The Nexus Q never really launched. It was doomed from the start, with its $300 high-end price and its low-end specs. It ran Android 4.0 (Ice Cream Sandwich) and required an Android 4.1 (Jelly Bean) device to use as a remote to control the device. Like the original Chromecast. They ended up giving them all away and canceling the product. The $300 Nexus Q was replaced by the $35 Chromecast, which also requires a mobile device to control it, although it's not limited to Android devices.
The Nexus Player did a little better than the Nexus Q. It was actually in production for a year and a half. It was an actual streaming player, with a remote control and access to the Google Play store. And, it had the features of a Chromecast as well. However, in 2016, Google stopped selling it, and support ended in 2018.
For a while, Google had only the Chromecast as its streaming device. It's a current product, though it has undergone some hardware updates along the way. It's a pretty good streaming device, if you can deal with needing to use a mobile device to launch and control content.
Chromecast is great for casting from a mobile device or a Google Chrome browser. As an everyday streaming device, it leaves much to be desired, at least for me.
Enter Chromecast with Google TV. It's a Chromecast, and more. It has a remote and access to the Google Play store. It's a full featured streaming device, as well as having all of the functionality of the basic Chromecast. And it's a great little device. Almost.
I say "almost" because the Chromecast with Google TV (Chromecast/GTV) is a little light on the specs. While it has more onboard storage than Roku devices, Roku can offload apps and just keep running. Chromecast/GTV requires you to remove apps if you run out of space. It does not have good storage space management.
Here's why that's such a problem.
With Roku, if your device is full, and you launch an app that you already own but isn't on your device, your Roku device will move off older apps and install the newer app. There's a delay of a second or two (usually no more than that) while this happens automatically. It's a pretty decent user experience.
With Chromecast/GTV, if you own an app that's not installed on your device, you are prompted to install it. Once you do that, if you're out of space, you get an error message telling you that. It's up to you to find the apps that you have installed and how much space they have, then determine which one or ones to remove, then go back to the app you wanted to run, install it, then launch it. That's not a good user experience.
The solution is to either increase onboard storage, or have an app manager to handle all these things for you. And if you have ever used an Android device, you know that it doesn't really manage apps this way.
Could it be done? Sure. But it would take some work. Both Roku OS and Android/Google TV are built on a Linux core, so they're cousins in a way. However, they are different enough that this wouldn't be an easy thing to accomplish.

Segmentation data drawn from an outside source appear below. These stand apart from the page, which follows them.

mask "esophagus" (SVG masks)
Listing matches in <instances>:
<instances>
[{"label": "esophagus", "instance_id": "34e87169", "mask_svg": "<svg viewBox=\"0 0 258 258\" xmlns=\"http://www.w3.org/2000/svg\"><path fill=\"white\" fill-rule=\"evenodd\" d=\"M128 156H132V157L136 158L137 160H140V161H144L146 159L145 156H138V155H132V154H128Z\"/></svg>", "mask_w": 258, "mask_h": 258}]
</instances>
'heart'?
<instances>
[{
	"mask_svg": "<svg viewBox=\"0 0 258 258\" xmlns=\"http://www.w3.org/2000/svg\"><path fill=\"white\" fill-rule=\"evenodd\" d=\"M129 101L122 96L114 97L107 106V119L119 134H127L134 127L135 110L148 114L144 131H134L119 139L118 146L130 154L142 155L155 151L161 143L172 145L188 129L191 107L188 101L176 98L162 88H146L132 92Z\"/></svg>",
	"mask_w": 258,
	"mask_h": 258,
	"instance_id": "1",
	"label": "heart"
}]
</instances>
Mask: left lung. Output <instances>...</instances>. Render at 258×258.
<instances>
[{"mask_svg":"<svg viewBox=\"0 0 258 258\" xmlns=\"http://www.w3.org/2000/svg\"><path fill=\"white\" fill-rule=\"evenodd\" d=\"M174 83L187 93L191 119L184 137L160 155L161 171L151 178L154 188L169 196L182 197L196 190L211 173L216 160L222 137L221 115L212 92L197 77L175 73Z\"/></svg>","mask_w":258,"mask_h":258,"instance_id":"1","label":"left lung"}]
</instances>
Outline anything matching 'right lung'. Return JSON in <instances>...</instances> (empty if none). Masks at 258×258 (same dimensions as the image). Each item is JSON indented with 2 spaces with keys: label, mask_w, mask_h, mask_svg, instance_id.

Still, when you cast an app to Chromecast devices (basis or GTV) the Chromecast does actually run the app. How they go about it, I'm not all that clear. But the fact you can launch many apps, cast it to Chromecast, then turn off your phone and it keeps running shows clearly that the content is playing from the Chromecast device. It certainly seems as if there is some kind of app management going on. Why it's not in Chromecast/GTV user interface, I have no idea.
Chromecast with Google TV could really be a good device, if it was a more powerful device and the app management was a lot smoother. I have found myself using the device less and less over time, and that's disappointing. I really want to like the device. But as it stands now, I can't recommend it over other devices as the thing on which to build your Streaming Life.